Lernten wir anderswo, meist von Hochschullehrern, die irgendwie mit der Marxistischen Gruppe paktierten oder wenigstens mit ihr sympathisierten, streng zwischen Staat und Gesellschaft zu unterscheiden, belehrte uns Habermas rasch eines Besseren. Im "organisierten Kapitalismus" sei, so erfuhren wir, die strikte Trennung beider Sphären einer wechselseitigen Verschränkung gewichen. Gegen die orthodoxe Lehrmeinung, wonach die Ökonomie sich reflexartig in Kultur, Bildung, Recht etc. widerspiegele und so alle Verkehrsformen der Gesellschaft bestimme, zeigte der kritische Philosoph uns, wie im Spätkapitalismus die Wirtschaft in zunehmender Weise politischen Eingriffen und Interessen unterworfen wurde. Nicht nur eine Annäherung, ein Platzwechsel deutete sich an: der Staat probierte sich als Unternehmer, die Wirtschaft antichambrierte. Bald machten Theorien vom staatsmonopolistischen Kapitalismus (Stamokap) die Runde, und das Schlagwort der Technokratie breitete sich aus.

Blickwechsel

Im Nachkriegsdeutschland war dies nicht weiter verwunderlich. Immerhin war es die Ära der sozialliberalen Koalition: die Zeit "konzertierter Aktionen" und "der Politik" von John Meynard Keynes. Mit den sozialpolitischen Kompromissen, der Abfindung und Stillstellung der Arbeiter durch Flächentarifvertrag und Betriebsverfassungsgesetz und der Einrichtung und Förderung wohlfahrtsstaatlicher Zuwendungen, sah es fast so aus, als ob der Kapitalismus seine Fratzengestalt eingebüßt hätte. Durch Abschöpfen industriellen Gewinns, durch Interventionspolitik und eine gerechtere Verteilung des gesellschaftlichen Reichtums erschien das kapitalistische Wirtschaftssystem zähmbar.

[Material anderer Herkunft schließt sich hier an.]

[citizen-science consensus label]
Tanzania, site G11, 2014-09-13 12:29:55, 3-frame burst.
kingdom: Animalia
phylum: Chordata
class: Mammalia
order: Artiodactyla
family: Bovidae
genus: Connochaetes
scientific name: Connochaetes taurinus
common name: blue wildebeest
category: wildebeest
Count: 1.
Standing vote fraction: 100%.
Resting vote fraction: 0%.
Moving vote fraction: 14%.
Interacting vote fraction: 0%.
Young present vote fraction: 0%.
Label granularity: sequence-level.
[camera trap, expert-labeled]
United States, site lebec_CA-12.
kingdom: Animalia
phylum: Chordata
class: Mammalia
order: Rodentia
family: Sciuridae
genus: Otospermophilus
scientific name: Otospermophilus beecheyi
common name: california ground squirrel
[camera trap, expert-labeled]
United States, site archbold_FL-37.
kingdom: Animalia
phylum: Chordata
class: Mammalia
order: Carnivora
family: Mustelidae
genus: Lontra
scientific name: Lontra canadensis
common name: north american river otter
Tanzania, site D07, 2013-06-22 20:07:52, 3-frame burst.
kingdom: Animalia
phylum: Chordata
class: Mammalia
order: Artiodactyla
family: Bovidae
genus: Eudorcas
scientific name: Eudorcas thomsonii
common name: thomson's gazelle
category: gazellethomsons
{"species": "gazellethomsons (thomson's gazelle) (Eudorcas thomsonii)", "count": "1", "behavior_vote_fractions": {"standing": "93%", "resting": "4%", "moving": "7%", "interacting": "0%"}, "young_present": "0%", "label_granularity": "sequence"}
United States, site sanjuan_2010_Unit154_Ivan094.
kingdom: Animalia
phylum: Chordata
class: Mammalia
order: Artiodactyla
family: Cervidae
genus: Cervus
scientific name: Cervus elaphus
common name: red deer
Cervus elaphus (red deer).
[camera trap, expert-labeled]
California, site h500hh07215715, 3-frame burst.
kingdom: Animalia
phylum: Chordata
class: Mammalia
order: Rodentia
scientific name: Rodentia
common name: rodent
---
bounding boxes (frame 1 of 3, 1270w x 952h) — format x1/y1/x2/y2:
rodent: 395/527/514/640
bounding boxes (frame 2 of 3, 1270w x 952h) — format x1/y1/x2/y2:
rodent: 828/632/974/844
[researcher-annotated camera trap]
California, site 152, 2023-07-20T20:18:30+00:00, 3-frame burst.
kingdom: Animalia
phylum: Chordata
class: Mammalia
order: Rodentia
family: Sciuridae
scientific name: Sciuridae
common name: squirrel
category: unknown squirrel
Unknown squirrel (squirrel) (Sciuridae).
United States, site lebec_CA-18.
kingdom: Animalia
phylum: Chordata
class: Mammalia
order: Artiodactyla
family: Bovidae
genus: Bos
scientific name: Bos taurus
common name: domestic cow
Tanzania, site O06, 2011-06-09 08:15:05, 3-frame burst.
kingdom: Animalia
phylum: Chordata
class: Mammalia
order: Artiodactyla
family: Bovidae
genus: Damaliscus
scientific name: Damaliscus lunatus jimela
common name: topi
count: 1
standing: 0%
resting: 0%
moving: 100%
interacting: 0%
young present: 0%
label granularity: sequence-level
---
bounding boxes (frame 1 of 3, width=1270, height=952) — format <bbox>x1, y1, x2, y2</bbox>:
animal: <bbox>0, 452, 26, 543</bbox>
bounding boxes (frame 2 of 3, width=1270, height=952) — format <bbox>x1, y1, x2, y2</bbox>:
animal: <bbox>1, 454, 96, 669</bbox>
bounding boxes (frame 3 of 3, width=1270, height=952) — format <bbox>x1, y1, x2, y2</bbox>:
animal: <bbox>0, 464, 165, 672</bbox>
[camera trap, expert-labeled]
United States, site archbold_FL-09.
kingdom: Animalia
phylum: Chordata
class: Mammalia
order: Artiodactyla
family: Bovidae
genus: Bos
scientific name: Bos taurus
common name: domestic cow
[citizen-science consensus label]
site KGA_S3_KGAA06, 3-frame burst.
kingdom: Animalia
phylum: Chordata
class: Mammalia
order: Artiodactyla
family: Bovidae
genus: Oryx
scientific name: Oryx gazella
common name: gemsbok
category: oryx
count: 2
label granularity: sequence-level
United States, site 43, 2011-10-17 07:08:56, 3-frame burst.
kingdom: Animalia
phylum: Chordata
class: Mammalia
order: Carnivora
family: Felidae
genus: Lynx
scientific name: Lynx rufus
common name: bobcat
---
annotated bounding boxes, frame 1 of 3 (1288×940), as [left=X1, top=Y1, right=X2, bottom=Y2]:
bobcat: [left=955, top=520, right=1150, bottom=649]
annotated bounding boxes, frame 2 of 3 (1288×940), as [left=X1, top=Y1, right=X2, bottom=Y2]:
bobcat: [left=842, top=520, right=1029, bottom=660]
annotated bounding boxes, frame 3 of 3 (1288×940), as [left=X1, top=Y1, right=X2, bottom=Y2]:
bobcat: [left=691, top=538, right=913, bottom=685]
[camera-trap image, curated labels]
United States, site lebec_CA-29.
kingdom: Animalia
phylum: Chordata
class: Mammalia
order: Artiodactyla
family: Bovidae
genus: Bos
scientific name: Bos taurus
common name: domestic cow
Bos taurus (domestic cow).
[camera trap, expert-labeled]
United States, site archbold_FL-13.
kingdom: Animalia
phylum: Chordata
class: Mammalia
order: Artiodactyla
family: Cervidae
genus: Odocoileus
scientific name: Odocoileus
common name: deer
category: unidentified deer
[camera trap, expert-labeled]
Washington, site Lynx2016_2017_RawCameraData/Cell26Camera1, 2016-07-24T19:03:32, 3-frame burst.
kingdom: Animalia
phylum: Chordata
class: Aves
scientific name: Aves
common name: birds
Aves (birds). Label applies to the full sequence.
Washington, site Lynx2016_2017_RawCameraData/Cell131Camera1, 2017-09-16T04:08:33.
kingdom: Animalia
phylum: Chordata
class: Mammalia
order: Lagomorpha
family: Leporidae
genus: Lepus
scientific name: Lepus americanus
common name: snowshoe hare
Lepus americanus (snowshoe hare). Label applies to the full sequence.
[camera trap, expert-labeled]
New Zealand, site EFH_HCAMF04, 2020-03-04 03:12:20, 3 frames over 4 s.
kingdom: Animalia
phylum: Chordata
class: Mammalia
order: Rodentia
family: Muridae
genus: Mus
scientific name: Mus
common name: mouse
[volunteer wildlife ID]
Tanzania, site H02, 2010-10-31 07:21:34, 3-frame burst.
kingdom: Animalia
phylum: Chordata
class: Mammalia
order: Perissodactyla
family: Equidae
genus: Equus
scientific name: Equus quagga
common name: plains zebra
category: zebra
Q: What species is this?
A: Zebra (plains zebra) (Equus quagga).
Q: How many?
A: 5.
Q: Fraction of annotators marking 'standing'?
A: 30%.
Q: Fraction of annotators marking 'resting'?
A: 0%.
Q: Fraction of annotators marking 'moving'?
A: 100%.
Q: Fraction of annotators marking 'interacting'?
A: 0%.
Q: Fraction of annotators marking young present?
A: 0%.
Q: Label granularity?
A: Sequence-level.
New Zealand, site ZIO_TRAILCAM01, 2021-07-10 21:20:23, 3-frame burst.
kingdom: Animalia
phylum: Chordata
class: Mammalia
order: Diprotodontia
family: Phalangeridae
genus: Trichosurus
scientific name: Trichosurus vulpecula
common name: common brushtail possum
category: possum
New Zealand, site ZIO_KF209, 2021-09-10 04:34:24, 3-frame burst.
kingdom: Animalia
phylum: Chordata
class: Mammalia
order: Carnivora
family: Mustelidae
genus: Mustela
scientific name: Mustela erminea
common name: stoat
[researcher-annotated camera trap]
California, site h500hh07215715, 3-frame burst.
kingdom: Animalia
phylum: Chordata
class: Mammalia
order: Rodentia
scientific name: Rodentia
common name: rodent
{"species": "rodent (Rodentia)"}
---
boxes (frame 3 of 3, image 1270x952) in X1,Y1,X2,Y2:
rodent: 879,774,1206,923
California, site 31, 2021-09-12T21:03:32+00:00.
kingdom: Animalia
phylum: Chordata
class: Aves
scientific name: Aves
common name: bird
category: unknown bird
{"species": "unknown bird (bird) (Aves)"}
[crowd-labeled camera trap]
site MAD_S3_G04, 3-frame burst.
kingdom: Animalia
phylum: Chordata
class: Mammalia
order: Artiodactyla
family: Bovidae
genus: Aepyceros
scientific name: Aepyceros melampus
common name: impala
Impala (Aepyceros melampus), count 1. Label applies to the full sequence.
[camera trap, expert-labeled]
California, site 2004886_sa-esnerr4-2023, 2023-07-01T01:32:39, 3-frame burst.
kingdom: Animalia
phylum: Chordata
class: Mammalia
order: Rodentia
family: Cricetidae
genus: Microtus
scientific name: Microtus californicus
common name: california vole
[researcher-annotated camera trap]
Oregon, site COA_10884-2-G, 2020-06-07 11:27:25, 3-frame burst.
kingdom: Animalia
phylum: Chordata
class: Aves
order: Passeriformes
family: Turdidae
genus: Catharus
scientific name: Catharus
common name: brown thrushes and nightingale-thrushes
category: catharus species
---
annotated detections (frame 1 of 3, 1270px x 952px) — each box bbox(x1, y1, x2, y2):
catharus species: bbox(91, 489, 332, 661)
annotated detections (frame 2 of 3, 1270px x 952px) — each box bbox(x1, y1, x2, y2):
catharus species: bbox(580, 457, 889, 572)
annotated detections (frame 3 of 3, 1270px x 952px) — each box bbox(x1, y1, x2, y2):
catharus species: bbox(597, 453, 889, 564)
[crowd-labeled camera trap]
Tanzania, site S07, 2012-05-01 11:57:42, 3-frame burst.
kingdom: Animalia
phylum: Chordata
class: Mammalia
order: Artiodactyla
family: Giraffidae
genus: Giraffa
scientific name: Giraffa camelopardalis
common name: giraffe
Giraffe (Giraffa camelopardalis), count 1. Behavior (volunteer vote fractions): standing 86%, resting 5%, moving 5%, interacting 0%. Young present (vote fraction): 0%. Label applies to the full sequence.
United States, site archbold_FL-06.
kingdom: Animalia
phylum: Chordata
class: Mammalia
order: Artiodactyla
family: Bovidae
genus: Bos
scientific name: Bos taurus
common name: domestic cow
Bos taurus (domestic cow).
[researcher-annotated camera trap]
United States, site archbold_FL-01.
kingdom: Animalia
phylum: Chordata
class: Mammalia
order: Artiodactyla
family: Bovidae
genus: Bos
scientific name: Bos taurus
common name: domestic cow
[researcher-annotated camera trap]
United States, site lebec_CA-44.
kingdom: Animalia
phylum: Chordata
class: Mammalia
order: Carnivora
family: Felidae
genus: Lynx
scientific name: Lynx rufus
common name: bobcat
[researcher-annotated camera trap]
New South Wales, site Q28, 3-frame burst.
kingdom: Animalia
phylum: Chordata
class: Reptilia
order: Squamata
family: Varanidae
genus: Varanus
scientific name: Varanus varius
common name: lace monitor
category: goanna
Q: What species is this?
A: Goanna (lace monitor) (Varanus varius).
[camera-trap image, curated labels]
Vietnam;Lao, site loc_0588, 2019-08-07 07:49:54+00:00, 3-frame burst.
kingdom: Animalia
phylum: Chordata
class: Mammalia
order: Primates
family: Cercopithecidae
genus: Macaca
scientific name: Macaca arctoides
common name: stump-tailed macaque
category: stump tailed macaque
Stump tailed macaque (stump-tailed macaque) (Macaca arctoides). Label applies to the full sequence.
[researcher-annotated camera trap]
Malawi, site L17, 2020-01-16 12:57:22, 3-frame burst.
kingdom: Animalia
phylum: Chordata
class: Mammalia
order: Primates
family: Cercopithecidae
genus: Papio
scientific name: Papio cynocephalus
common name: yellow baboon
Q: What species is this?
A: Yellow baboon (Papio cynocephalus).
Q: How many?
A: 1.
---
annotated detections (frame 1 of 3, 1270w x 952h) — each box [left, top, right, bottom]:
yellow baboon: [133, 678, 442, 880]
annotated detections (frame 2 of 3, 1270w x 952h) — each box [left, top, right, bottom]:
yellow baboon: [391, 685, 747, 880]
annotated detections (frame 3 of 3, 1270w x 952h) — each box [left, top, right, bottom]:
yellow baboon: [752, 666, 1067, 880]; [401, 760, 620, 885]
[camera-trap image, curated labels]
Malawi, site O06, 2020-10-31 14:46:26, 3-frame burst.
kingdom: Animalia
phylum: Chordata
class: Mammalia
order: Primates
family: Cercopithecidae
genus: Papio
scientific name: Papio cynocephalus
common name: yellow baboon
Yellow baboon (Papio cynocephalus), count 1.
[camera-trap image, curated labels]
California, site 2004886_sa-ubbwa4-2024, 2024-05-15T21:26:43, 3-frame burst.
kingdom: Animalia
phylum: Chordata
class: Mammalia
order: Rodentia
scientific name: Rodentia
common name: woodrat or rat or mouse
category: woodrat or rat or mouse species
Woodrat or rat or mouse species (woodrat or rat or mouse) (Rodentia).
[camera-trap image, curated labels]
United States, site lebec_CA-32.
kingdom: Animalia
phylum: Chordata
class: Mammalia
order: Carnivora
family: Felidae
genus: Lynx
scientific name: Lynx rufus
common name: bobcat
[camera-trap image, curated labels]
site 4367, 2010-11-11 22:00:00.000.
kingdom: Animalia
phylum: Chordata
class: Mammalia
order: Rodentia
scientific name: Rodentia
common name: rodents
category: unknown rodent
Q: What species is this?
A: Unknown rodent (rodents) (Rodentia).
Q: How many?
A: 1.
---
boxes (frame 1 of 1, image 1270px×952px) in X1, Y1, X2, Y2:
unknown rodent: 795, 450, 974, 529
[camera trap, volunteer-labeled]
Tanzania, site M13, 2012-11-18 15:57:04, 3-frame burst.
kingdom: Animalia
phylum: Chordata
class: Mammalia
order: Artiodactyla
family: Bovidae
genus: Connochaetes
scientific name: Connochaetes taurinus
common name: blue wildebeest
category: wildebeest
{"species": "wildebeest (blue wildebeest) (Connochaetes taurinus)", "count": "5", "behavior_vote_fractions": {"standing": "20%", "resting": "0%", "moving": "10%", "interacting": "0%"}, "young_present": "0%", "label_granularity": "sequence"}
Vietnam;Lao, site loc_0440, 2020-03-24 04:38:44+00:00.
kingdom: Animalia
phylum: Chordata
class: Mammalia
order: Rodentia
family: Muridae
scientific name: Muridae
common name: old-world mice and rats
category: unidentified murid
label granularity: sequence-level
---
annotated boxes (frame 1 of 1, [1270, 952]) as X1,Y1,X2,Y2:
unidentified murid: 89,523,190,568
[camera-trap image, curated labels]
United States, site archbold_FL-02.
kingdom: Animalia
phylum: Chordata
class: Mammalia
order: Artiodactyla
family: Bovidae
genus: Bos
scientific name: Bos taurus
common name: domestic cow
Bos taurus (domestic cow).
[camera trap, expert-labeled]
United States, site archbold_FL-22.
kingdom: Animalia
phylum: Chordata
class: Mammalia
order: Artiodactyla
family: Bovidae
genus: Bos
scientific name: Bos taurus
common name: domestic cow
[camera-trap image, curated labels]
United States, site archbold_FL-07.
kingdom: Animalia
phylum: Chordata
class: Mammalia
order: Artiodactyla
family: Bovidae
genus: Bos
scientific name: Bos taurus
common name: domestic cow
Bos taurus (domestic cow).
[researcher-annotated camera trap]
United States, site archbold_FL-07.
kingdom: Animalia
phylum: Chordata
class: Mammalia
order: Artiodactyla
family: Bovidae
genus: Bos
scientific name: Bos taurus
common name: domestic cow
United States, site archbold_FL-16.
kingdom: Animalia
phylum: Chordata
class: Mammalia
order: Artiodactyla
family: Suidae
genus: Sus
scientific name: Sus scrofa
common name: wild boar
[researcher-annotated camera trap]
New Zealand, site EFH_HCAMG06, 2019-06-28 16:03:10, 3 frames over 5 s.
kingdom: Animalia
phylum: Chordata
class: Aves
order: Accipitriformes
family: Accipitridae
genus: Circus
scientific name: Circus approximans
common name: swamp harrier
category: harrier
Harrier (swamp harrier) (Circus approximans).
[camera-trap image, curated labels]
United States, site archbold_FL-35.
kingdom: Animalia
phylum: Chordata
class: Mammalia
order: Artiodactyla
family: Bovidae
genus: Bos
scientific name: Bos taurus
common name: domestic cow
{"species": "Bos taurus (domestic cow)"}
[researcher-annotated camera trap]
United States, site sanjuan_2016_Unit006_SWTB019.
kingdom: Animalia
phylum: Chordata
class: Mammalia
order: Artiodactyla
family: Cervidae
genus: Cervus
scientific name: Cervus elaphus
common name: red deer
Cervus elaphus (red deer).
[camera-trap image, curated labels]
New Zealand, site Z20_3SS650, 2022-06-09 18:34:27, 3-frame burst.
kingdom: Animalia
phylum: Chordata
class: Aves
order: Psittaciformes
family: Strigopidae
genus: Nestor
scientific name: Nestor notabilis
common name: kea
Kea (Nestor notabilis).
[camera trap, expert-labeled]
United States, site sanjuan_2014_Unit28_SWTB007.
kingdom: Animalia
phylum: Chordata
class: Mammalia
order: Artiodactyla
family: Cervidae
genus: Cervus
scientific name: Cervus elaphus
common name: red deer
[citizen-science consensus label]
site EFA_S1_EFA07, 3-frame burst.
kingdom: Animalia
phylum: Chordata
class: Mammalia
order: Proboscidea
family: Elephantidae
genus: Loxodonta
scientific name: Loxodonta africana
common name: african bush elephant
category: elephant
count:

Von Kapitalismuskritik oder gar Verteufelung der bürgerlichen Gesellschaft, von "stahlhartem Gehäuse", "Lurchendasein" oder "warenförmiger Zurichtung der Subjekte" war bei ihm nichts mehr übrig geblieben. Statt Totalverblendung und Ausweglosigkeit, Warenfetisch und Zerfallslogik zu lehren, lenkte Habermas den Blick auf die positiven Errungenschaften der Moderne. Bei vielen entstand dadurch ein neues Interesse für Demokratietheorie, Bürgerrechte und Mitbestimmung. Kein Wunder, daß der Philosoph, und mit ihm weite Teile der Alten Linken, Frieden mit den Verhältnissen schlossen und die soziale und politische Ordnung der damaligen BRD akzeptieren, schätzen und loben lernten.

Ein Dach für alle

Anfang der achtziger Jahre, kurz bevor Helmut Kohl die Macht in Bonn eroberte, den NATO-Doppelbeschluß umsetzte und im Bundesgebiet Unheilssemantiken grassierten, erblickte die kommunikative Vernunft das Licht der Öffentlichkeit. An ihr war trotz der Mächtigkeit, mit der sie auftrat, wenig Sensationelles. Pragmatisch abgeklärt, leidenschaftslos, aber wenig bescheiden kam sie daher. Mit der Dialektik der Aufklärung, dem Umschlagen von Aufklärung in Mythos, hatte sie gebrochen; vor "Politischer Romantik" oder anderen blauen Blumen wollte sie uns bewahren.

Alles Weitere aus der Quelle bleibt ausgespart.